Écrit par Lepetitjournal Dublin
Publié le 4 mars 2016, mis à jour le 3 mai 2016

 

 Les résultats des élections générales irlandaises de vendredi 26 février sont enfin tombés, après cinq jours de décompte des voix. Le nouveau paysage politique qui en ressort paraît plus morcelé, rendant très délicate la tâche de former une nouvelle majorité.

Il arrive que les sondages se trompent. On se souvient notamment de l'élection générale britannique de mai 2015, à la veille de laquelle les enquêtes d'opinion avaient donné Ed Miliband et le Labour grands vainqueurs - et pourtant, les conservateurs l'avaient largement remporté. Mais cette fois-ci, les élections générales irlandaises du vendredi 26 février ont donné des résultats relativement proches de ce que prédisait le dernier sondage d'opinion en date, publié quatre jours avant le scrutin. Ces résultats, qui se sont fait attendre avant d'être finalement publiés jeudi 3 mars, dévoilent un paysage politique radicalement transformé.

Pour rappel, en 2011, le Fine Gael (centre-droit) et le Labour Party (centre-gauche), récoltant respectivement 36,1 % et 19,4 % des voix, avaient pu détrôner le Fianna Fáil (centre-droit), sanctionné pour sa gestion de la dure crise qui avait touché le pays, perdant ainsi 24,2 points et 57 sièges au Dáil (chambre basse du Parlement). La nouvelle coalition, se voulant plus moderne et plus tournée vers l'Union européenne, a pourtant mené depuis des politiques économiques et sociales s'inscrivant dans la continuité de celles du gouvernement précédent, sous le signe de l'austérité, dans le respect des réformes structurelles demandées par le FMI, la Commission européenne et la BCE en échange de l'aide financière accordée au pays. La ligne gouvernementale est loin d'avoir fait l'unanimité parmi la population, et a même provoqué des vagues de colère sociale, particulièrement visibles lors des mobilisations contre la facturation de l'eau courante prévue dans le mémorandum du plan d'aide.

Fin de partie pour la coalition de 2011

Les résultats traduisent d'ailleurs en partie ce mécontentement social. Le Fine Gael, s'il reste en tête, a chuté de plus de 10 points par rapport à 2011, recueillant 25,5 % des voix. Son allié, le Labour Party, est celui qui a été le plus durement sanctionné : alors qu'il s'était hissé en 2011 pour la première fois de l'histoire politique irlandaise en deuxième place avec 19,4 % des voix, il est retombé à? 6,6 % ! Une défaite douloureuse qui empêchera l'alliance de former un nouveau gouvernement : alors que 80 sièges sont requis pour gouverner, les 50 sièges du Fine Gael et les 7 du Labour à eux seuls sont loin du compte. Cette chute brutale du parti travailliste s'explique par un sentiment de trahison de son électorat de gauche, déçu, alors qu'il lui avait accordé sa confiance en 2011 contre l'austérité et pour la préservation de l'État-providence, de le voir finalement signer pour cinq ans avec le Fine Gael pour appliquer cette même austérité.

========

*OBJECTIF VISÉ 1*
Recopiez le passage de l'article sur les élections irlandaises depuis « Écrit par Lepetitjournal » jusqu'à « une nouvelle majorité. » inclus, en substituant « dépouillement » à « décompte ».
*OBJECTIF VISÉ 2*
D'après l'article sur les élections irlandaises, quel pourcentage des voix le Fine Gael a-t-il recueilli lors de ce scrutin ?
*OBJECTIF VISÉ 3*
Selon l'article sur les élections irlandaises, pourquoi le Labour Party a-t-il subi une chute aussi brutale ?

*DONNÉES FOURNIES*

========

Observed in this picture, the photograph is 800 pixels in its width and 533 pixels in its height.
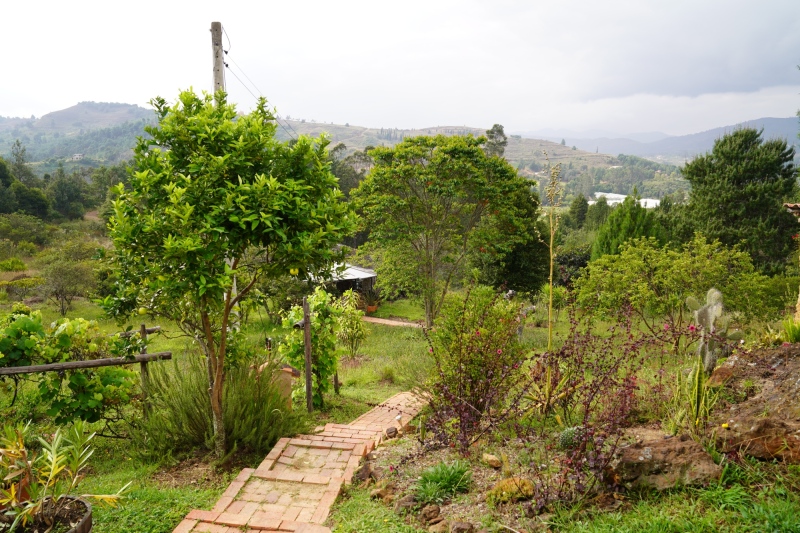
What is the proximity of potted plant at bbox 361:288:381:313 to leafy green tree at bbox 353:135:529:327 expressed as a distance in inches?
170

========

*RÉSULTAT OBTENU 1*
Écrit par Lepetitjournal Dublin
Publié le 4 mars 2016, mis à jour le 3 mai 2016

 

 Les résultats des élections générales irlandaises de vendredi 26 février sont enfin tombés, après cinq jours de dépouillement des voix. Le nouveau paysage politique qui en ressort paraît plus morcelé, rendant très délicate la tâche de former une nouvelle majorité.

*RÉSULTAT OBTENU 2*
Le Fine Gael a recueilli 25,5 % des voix.

*RÉSULTAT OBTENU 3*
Son électorat de gauche s'est senti trahi. Il lui avait accordé sa confiance en 2011 contre l'austérité et pour la préservation de l'État-providence. Le parti a pourtant signé pour cinq ans avec le Fine Gael afin d'appliquer cette même austérité.